Introduction to Custom Coding Agents

A single design decision separates teams building useful AI coding agents from those stuck with demo-grade tools: whether the agent can actually use developer tools or just generate text.

In previous analysis of AI code review agents, the biggest gap was clear. Accuracy ranged from 6 percent to over 80 percent depending on how much real context and tooling the system had. Pure prompt-based systems plateau quickly, while tool-integrated agents keep improving.

That is where Model Context Protocol (MCP) comes in.
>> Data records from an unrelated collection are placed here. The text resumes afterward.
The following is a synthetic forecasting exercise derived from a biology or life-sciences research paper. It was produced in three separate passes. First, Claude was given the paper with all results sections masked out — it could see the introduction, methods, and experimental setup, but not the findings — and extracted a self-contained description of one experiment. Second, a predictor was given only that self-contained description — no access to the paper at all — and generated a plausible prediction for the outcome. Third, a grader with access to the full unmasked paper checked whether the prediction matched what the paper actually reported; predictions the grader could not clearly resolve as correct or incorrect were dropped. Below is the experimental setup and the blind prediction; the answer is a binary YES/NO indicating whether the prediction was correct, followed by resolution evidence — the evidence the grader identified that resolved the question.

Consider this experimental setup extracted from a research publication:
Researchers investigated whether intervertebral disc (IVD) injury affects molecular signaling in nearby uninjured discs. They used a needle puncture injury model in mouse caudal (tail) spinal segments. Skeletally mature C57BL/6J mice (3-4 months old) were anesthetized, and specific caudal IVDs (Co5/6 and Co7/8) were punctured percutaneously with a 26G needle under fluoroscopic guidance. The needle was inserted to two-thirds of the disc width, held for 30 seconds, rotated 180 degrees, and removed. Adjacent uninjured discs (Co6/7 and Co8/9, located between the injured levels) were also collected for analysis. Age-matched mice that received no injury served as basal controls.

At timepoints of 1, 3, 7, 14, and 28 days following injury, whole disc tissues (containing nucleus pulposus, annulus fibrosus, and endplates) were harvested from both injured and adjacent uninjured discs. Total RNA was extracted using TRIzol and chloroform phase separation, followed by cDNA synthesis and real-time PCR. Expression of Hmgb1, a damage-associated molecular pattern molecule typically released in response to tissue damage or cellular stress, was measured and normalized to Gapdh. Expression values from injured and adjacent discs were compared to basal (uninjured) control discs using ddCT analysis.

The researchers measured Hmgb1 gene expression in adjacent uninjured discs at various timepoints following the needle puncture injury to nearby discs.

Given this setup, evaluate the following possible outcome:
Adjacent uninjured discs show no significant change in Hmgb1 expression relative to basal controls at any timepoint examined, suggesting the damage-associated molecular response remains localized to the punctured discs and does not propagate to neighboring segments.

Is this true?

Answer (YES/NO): NO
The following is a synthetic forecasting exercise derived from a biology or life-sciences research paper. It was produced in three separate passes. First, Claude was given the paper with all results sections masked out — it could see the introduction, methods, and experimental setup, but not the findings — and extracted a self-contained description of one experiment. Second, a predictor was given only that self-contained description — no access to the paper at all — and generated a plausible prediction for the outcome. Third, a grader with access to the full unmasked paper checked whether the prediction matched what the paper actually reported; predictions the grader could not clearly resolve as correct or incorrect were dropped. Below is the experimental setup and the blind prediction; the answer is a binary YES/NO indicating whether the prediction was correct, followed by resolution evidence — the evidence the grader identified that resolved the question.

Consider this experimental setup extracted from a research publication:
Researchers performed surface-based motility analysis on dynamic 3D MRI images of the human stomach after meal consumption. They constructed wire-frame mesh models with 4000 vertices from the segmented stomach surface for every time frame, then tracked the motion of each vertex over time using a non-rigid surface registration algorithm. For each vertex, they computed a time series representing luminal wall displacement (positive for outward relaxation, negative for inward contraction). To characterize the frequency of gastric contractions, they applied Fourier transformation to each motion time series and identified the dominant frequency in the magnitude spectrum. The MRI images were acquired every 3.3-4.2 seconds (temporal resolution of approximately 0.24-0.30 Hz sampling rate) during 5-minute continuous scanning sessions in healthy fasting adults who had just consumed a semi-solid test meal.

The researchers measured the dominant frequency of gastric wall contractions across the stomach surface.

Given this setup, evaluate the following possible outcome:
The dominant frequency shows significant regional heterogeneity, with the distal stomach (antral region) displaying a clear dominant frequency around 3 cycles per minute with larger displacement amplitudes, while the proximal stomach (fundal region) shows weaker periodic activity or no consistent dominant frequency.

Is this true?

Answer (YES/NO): NO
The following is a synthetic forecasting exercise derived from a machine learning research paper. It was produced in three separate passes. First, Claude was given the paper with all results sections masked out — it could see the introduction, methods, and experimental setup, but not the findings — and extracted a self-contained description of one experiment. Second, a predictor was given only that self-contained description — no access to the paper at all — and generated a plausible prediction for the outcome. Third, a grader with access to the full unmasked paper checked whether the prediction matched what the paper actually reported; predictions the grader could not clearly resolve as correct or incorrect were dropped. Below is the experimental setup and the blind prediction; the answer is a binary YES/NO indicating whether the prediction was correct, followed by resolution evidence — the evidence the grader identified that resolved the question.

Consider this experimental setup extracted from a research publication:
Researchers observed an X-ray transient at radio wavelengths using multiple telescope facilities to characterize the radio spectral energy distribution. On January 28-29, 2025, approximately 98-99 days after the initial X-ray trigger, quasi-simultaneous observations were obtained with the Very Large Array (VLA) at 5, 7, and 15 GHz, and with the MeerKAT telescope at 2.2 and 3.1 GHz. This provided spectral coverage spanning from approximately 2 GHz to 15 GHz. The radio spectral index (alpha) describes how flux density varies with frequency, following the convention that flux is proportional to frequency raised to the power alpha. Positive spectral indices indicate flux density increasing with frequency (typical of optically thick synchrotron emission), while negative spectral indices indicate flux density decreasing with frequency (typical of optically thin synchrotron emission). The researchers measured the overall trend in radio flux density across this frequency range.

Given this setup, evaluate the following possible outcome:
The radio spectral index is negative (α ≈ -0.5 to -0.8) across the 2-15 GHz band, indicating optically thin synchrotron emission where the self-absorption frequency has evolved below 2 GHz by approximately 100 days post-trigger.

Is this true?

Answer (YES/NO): NO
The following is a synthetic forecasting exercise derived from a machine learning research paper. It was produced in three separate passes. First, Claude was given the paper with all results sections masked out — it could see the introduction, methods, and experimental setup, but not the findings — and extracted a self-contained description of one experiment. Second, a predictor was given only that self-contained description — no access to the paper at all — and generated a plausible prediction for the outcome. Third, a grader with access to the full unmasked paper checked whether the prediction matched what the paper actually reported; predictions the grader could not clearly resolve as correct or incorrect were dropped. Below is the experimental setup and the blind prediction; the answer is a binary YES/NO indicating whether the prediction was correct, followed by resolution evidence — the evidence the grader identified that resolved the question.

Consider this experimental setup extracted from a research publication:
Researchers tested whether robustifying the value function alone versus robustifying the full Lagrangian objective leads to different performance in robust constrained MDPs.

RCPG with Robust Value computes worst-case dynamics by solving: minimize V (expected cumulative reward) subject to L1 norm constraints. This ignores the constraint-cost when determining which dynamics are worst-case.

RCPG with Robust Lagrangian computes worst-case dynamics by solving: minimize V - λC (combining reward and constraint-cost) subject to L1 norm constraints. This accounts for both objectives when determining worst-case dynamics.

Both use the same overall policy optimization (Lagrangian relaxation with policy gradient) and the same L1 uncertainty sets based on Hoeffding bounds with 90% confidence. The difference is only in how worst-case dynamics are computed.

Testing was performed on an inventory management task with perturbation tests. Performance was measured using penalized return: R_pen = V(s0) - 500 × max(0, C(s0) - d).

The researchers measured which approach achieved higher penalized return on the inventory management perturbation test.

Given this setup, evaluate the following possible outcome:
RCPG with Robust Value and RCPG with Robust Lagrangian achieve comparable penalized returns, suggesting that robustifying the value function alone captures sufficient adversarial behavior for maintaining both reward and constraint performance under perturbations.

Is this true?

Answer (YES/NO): NO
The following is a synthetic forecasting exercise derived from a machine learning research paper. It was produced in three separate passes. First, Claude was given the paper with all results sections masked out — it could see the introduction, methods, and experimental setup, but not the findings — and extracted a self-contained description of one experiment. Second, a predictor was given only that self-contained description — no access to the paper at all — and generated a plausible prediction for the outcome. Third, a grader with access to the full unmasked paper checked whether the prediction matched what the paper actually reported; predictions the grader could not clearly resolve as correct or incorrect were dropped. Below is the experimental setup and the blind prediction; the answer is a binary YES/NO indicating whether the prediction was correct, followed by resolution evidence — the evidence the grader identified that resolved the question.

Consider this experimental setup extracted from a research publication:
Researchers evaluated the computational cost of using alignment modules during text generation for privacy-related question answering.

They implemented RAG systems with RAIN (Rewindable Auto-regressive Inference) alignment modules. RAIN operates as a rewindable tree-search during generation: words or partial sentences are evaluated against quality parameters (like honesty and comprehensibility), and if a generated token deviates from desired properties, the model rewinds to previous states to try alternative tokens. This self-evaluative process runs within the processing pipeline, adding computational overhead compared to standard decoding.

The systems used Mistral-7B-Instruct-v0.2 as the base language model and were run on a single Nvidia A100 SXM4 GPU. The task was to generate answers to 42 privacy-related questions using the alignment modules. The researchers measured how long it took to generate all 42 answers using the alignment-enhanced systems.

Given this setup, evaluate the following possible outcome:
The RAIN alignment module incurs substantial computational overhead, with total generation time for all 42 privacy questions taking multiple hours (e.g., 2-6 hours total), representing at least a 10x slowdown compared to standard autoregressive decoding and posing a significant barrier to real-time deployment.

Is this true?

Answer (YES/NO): NO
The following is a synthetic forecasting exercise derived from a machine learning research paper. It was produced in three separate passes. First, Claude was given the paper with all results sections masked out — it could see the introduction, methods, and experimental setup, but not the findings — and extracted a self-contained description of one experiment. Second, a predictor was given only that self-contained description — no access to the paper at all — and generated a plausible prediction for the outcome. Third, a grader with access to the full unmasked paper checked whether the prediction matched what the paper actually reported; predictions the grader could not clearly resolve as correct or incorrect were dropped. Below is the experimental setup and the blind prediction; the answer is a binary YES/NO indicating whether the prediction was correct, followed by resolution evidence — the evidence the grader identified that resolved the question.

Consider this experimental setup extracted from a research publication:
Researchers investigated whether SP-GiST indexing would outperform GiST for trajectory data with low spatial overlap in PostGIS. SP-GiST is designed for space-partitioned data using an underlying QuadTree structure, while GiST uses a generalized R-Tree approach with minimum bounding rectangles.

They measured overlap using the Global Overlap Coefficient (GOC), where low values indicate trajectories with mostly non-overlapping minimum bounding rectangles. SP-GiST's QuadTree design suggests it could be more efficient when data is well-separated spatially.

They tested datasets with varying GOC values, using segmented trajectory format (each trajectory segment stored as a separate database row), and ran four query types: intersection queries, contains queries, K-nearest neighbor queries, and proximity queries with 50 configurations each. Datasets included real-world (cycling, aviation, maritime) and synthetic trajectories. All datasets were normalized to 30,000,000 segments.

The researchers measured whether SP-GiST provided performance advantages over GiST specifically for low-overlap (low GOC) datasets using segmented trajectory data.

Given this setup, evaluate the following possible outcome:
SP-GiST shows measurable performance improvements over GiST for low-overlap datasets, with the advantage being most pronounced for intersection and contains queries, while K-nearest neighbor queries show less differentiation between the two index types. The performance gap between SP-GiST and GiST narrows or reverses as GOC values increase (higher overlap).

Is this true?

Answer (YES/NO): NO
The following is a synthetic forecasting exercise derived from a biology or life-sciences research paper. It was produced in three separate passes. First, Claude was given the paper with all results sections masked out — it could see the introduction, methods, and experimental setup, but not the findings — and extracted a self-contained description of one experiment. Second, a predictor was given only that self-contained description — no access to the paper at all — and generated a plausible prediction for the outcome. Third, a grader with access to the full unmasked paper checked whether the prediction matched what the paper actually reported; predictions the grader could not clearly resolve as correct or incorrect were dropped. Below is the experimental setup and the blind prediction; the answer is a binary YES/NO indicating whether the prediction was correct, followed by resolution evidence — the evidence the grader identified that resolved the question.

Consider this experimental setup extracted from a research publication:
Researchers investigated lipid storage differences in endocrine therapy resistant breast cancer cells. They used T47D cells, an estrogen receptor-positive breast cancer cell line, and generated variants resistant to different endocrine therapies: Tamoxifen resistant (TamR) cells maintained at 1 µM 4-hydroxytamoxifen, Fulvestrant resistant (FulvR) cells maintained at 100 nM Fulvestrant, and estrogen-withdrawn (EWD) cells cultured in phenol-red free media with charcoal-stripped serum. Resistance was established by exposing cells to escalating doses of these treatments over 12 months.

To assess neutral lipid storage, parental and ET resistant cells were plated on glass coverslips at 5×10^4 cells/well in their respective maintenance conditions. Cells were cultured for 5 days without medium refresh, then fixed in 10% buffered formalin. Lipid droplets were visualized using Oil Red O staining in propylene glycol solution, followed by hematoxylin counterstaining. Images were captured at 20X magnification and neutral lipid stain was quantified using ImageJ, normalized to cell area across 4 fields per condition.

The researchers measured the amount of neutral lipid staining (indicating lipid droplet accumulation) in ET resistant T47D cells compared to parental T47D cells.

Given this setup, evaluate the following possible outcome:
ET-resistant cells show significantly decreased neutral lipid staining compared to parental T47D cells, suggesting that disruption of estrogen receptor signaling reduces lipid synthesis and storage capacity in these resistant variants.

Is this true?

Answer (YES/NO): NO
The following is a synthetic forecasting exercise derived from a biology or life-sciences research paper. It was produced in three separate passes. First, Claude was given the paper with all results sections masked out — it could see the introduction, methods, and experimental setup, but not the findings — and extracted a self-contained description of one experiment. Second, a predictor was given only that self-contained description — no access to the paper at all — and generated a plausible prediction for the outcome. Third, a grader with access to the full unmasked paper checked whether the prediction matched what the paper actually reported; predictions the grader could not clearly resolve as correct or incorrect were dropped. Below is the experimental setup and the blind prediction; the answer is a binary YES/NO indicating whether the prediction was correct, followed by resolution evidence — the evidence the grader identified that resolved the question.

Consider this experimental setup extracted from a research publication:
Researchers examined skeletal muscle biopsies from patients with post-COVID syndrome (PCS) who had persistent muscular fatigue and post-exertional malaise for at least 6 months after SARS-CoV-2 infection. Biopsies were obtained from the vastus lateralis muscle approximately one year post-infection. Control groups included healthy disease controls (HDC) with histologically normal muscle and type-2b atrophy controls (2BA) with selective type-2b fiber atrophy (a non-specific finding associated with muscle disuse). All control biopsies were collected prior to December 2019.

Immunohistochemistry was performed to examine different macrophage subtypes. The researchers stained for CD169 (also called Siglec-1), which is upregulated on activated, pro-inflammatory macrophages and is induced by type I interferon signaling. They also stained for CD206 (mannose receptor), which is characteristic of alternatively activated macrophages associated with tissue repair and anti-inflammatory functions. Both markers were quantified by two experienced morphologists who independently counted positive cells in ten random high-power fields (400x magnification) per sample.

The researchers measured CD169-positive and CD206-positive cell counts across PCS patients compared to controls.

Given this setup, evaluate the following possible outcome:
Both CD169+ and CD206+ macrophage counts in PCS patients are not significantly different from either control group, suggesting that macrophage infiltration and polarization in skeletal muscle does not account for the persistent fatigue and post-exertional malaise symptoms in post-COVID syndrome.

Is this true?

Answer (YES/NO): NO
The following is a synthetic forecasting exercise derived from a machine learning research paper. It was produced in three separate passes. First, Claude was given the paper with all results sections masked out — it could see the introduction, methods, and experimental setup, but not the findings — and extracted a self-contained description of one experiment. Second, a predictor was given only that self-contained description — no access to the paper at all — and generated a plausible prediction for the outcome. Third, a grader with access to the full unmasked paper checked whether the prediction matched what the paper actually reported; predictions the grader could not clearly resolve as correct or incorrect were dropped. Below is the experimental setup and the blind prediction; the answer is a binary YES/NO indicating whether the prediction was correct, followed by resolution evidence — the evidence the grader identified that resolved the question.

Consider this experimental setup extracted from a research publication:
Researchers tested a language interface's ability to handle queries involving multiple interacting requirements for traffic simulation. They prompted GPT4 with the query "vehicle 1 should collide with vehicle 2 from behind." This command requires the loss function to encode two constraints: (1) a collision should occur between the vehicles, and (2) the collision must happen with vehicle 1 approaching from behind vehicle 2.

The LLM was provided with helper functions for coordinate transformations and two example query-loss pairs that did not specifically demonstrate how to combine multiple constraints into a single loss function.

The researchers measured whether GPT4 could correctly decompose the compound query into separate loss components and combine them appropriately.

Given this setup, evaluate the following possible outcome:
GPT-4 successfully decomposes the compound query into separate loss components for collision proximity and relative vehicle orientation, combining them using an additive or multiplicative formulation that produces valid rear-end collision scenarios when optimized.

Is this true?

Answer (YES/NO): NO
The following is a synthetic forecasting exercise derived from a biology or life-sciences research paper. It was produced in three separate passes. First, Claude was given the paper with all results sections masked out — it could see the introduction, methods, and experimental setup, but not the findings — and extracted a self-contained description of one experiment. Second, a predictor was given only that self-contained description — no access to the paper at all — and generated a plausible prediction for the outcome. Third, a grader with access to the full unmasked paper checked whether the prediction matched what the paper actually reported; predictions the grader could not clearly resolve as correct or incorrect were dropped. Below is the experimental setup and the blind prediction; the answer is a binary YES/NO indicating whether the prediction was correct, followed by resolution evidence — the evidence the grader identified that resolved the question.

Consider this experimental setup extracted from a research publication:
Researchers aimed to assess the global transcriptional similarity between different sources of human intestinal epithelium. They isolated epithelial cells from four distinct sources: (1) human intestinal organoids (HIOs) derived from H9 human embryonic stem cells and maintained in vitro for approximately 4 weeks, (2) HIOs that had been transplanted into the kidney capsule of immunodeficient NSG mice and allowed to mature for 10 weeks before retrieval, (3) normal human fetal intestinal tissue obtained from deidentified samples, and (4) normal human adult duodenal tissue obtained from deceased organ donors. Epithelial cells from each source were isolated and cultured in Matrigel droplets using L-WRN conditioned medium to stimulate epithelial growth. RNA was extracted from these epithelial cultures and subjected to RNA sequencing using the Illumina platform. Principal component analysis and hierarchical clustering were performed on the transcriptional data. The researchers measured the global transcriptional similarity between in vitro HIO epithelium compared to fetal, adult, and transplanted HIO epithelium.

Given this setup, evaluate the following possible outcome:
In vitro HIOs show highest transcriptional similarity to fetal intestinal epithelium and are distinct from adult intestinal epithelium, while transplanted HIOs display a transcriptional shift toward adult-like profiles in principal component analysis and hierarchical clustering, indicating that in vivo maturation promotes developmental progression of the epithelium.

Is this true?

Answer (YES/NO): YES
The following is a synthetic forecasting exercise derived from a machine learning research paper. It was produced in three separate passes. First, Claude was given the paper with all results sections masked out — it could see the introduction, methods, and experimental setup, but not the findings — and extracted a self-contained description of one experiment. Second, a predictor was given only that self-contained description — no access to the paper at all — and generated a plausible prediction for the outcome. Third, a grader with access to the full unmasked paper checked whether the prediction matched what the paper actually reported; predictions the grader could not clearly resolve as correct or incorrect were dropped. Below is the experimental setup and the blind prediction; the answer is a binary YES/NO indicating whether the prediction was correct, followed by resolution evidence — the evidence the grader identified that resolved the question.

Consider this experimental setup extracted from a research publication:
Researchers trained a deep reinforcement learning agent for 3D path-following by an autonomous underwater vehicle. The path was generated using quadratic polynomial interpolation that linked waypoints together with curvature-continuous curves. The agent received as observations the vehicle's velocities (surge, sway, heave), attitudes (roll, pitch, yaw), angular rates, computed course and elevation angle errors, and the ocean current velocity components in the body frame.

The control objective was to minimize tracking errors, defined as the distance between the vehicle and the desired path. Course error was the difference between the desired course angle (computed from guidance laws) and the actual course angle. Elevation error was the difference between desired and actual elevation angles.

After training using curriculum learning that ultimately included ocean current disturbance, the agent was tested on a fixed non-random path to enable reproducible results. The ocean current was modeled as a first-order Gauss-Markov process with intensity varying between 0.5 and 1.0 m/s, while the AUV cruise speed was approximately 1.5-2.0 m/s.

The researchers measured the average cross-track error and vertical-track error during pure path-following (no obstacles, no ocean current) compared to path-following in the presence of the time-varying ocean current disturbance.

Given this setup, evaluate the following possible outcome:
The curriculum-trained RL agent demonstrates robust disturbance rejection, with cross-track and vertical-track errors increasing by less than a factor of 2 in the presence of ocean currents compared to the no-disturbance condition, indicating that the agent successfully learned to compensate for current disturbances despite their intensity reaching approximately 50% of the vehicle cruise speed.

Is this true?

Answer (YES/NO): YES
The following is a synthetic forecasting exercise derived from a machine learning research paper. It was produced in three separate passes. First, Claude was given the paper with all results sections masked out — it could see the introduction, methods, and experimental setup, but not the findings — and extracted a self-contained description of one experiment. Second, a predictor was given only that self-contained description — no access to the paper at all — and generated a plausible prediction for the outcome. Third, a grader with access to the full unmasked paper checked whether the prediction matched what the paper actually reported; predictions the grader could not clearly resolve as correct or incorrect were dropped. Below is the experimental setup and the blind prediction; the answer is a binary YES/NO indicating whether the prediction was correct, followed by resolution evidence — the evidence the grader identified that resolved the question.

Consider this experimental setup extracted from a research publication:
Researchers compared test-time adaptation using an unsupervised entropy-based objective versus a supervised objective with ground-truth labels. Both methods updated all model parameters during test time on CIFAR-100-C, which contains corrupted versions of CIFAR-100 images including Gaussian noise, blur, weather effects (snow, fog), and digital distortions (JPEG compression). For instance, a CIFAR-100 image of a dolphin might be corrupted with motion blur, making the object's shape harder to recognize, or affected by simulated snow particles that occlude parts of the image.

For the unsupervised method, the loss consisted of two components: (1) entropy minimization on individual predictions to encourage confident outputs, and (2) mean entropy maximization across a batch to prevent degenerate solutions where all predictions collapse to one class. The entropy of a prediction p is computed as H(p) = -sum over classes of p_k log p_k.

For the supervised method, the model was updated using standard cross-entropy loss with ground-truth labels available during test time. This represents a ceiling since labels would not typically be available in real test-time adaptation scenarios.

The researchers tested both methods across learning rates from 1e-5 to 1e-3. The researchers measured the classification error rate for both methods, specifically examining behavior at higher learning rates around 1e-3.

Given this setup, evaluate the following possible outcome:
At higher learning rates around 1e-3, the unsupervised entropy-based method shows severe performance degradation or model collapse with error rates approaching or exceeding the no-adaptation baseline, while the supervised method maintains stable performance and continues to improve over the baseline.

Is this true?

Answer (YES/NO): NO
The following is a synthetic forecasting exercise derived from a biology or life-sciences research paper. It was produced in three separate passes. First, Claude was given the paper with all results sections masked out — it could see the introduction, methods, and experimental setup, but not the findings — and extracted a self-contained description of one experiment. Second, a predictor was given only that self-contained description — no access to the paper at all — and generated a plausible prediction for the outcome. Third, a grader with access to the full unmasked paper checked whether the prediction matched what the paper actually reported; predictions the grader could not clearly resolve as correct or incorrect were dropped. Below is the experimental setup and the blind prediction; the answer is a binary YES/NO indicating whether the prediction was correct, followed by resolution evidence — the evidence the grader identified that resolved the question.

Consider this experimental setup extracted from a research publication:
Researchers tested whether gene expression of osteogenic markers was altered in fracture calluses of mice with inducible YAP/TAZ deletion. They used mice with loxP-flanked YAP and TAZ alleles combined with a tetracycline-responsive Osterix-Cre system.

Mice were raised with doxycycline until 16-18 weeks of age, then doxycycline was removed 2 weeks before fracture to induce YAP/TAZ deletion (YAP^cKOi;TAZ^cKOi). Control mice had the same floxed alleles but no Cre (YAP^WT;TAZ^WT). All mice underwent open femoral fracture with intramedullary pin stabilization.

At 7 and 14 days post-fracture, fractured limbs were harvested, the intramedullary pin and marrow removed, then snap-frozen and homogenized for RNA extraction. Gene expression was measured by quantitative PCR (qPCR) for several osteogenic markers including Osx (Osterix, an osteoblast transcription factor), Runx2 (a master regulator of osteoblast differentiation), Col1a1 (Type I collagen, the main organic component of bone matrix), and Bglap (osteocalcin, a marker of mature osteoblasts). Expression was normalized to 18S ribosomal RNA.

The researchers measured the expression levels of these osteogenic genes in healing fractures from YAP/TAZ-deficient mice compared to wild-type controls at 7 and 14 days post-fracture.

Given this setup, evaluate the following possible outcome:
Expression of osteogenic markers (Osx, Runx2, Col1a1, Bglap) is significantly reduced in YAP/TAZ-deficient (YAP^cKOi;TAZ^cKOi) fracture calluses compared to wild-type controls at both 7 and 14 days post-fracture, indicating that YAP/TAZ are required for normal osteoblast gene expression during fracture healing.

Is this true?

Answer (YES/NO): NO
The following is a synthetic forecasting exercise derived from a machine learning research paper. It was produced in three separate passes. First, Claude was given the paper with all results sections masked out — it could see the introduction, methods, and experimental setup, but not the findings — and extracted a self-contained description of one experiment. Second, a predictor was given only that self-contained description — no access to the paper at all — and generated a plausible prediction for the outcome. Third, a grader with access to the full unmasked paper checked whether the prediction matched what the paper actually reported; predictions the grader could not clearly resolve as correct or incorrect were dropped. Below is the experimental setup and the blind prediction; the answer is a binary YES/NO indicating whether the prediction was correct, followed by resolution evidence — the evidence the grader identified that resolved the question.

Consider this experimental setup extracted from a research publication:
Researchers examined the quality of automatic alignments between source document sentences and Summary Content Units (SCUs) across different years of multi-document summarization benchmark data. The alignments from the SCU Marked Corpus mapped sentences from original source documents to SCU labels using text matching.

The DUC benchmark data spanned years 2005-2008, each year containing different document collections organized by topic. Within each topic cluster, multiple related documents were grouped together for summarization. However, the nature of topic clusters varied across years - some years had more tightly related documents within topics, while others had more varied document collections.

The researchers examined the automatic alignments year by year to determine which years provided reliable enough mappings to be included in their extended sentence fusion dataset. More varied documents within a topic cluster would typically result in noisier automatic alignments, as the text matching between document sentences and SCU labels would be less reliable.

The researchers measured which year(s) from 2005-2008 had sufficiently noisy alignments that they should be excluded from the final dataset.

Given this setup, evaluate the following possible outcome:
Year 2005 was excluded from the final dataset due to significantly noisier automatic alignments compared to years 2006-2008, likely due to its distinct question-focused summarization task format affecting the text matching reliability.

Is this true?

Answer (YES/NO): NO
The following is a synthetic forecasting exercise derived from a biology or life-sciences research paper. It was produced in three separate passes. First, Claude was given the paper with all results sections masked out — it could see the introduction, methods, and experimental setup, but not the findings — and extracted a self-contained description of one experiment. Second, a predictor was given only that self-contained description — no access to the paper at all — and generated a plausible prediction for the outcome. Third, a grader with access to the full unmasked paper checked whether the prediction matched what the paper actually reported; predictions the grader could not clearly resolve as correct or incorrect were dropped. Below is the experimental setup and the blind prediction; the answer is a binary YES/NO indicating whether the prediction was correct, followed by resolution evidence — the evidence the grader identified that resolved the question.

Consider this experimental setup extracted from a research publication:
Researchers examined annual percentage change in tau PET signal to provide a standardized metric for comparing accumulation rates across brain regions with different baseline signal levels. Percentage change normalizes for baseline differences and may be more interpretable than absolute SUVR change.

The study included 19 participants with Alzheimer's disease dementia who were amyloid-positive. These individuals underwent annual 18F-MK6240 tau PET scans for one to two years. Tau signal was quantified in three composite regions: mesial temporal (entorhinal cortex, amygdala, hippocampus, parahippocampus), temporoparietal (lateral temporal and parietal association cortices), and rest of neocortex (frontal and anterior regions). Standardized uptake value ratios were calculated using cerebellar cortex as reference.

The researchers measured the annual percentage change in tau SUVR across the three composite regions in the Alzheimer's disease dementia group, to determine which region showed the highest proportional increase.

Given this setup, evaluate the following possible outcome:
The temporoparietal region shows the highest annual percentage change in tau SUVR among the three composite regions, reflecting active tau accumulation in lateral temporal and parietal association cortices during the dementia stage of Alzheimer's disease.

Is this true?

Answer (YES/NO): NO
MCP gives you a standard way to connect a large language model (LLM) to real developer tools such as:

• Code search
• Test runners
• Linters
• Databases
• CI pipelines

Instead of guessing, the agent can ask, execute, observe, and iterate. This guide walks through building a real coding agent that:

• Reads code from a repository
• Runs tests
• Interprets failures
• Proposes fixes

And does it using MCP-style tool integration.

Practical example: Imagine an agent that receives a failing test suite. Without MCP, the agent could only speculate about the cause. With MCP, it can actually rerun the tests, retrieve the real output, and suggest fixes grounded in the actual codebase.

Modern coding agents rely on real tool execution, not just text generation.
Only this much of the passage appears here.